In 2010 Judge Linda Feinberg issued an Opinion. She did not ban the machines, but ordered the State to implement several kinds of security measures: some to improve the security of the computers on which ballots are programmed (and results are tabulated), and some to improve the security of the computers inside the voting machines themselves.
The Plaintiffs had shown evidence that ballot-programming computers (the so-called “WinEDS laptops”) in Union County had been used to surf the Internet even on election day in 2008. This, combined with many other security vulnerabilities in the configuration of Microsoft Windows, left the computers open to intrusion by outsiders, who could then interfere with and manipulate the programming of ballots before their installation on the voting machines, or manipulate the aggregation of results after the elections. Judge Feinberg also heard testimony that so-called “Hardening Guidelines”, which had previously been prepared by Sequoia Voting Systems at the request of the State of California, would help close some of these vulnerabilities. Basically, one wipes the hard drive clean on the “WinEDS laptop”, installs a fresh copy of Microsoft Windows, runs a script to shut down Internet access and generally tighten the Windows security configuration, and finally installs a fresh copy of the WinEDS ballot software. The Court also heard testimony (from me) that installing these Guidelines requires experience in Windows system administration, and would likely be beyond the capability of some election administrators.

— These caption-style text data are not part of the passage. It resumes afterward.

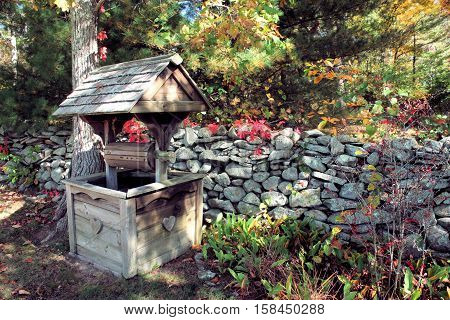 A decorative wooden well sitting next to a stone wall on a sunny autumn day.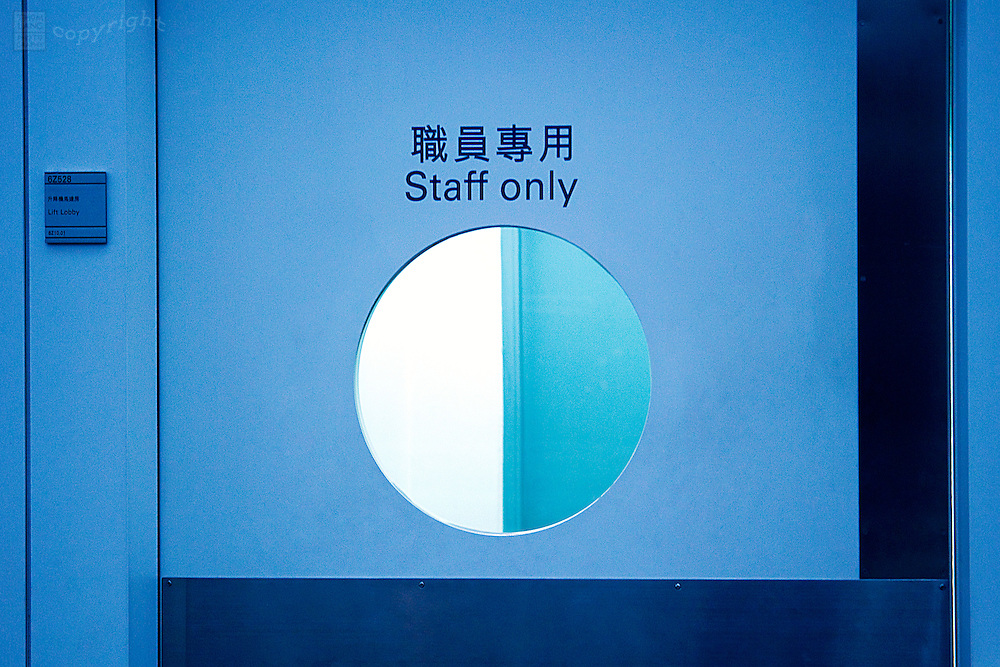 "A sign reads: ""Staff Only"" in English & also Chinese characters on a door with a round window in the Hong Kong Airport."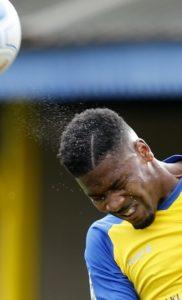 Shaun Lucien heads the ball
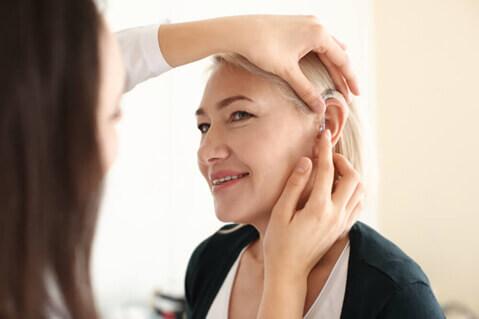 Woman having her ear examined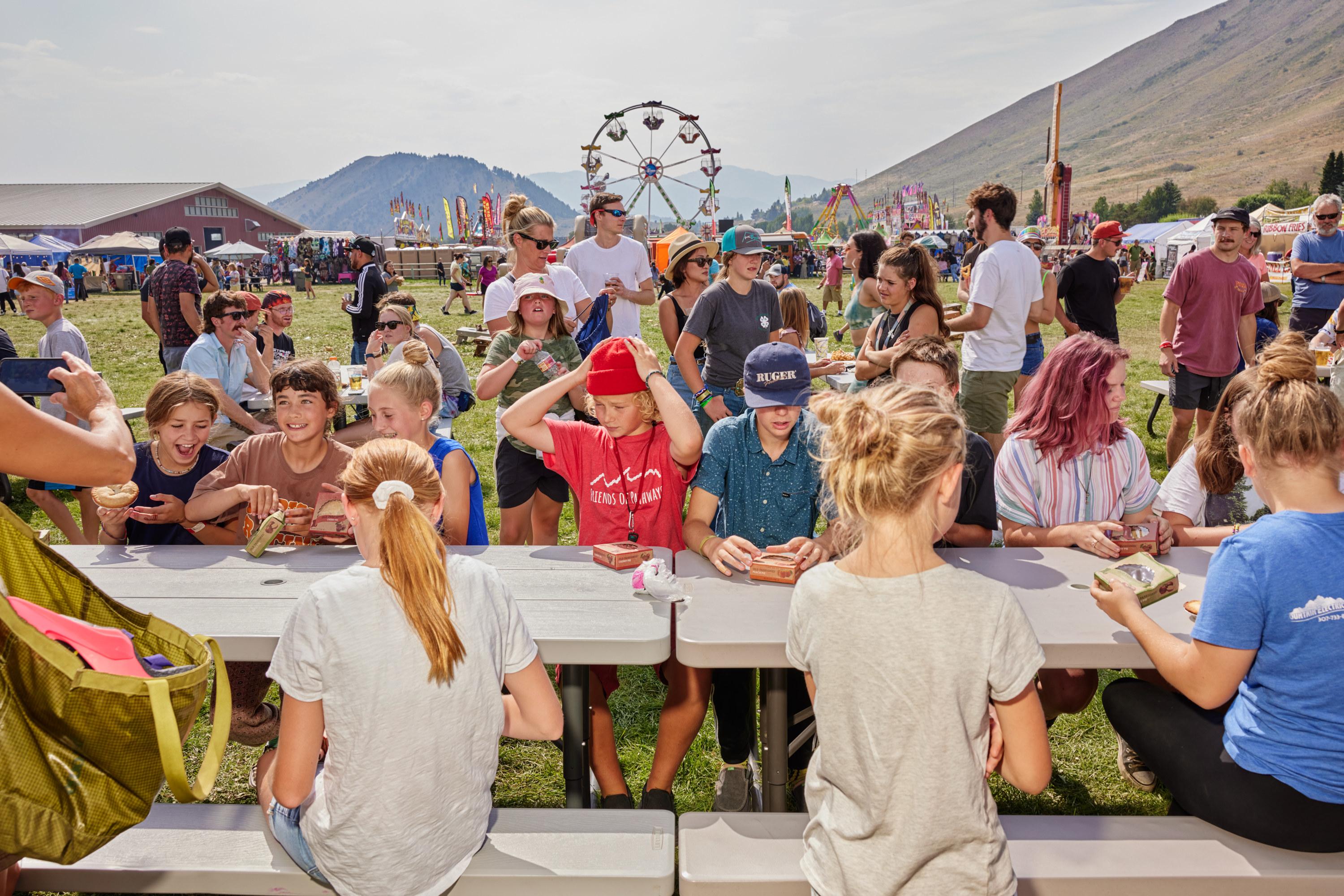 Children sitting at a picnic table with small pies, a ferris wheel, and parents in the background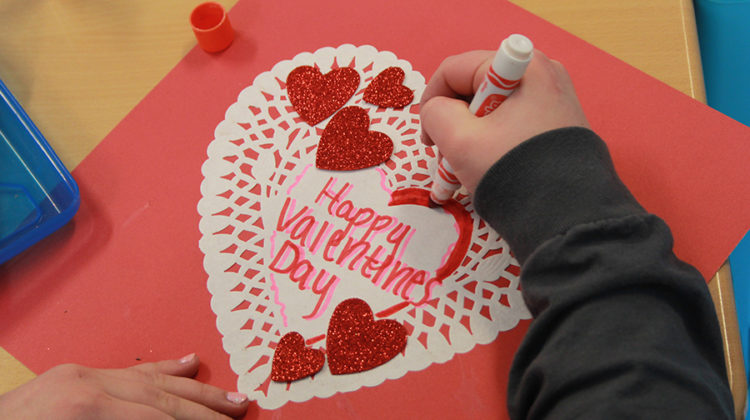 Kaitlyn Kennedy (10) works on decorating the card for Valentine's Day. Kennedy decorated the cards with her friends in the club.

Among the several steps the Court ordered in 2010 was the installation of these Hardening Guidelines on every WinEDS ballot-programming computer used in public elections, within 120 days.
Two years after I testified in the Gusciora case, I served as an expert witness in a different case, Zirkle v. Henry, in a different Court, before Judge David Krell. I wanted to determine whether an anomaly in the June 2011 Cumberland County primary election could have been caused by an intruder from the Internet, or whether such intrusion could reasonably be ruled out. Thus, the question became relevant of whether Cumberland County’s WinEDS laptop was in compliance with Judge Feinberg’s Order. That is, had the Hardening Guidelines been installed before the ballot programming was done for the election in question? If so, what would the event logs say about the use of that machine as the ballot cartridges were programmed?
One of the components of the Hardening Guidelines is to turn on certain Event Logs in the Windows operating system. So, during my examination of the WinEDS laptop on August 17, I opened the Windows Event Viewer and photographed screen-shots of the logs. To my surprise, the logs commenced on the afternoon of August 16, 2011, the day before my examination. Someone had wiped the logs clean, at the very least, or possibly on August 16 someone had wiped the entire hard drive clean in installing the Hardening Guidelines. In either case, evidence in a pending court case–files on a computer that the State of New Jersey and County of Cumberland had been ordered to produce for examination–was erased. I’m told that evidence-tampering is a crime. In an affidavit dated August 24, Jason Cossaboon, a Computer Systems Analyst employed by Cumberland County, stated that he erased the event logs on August 16.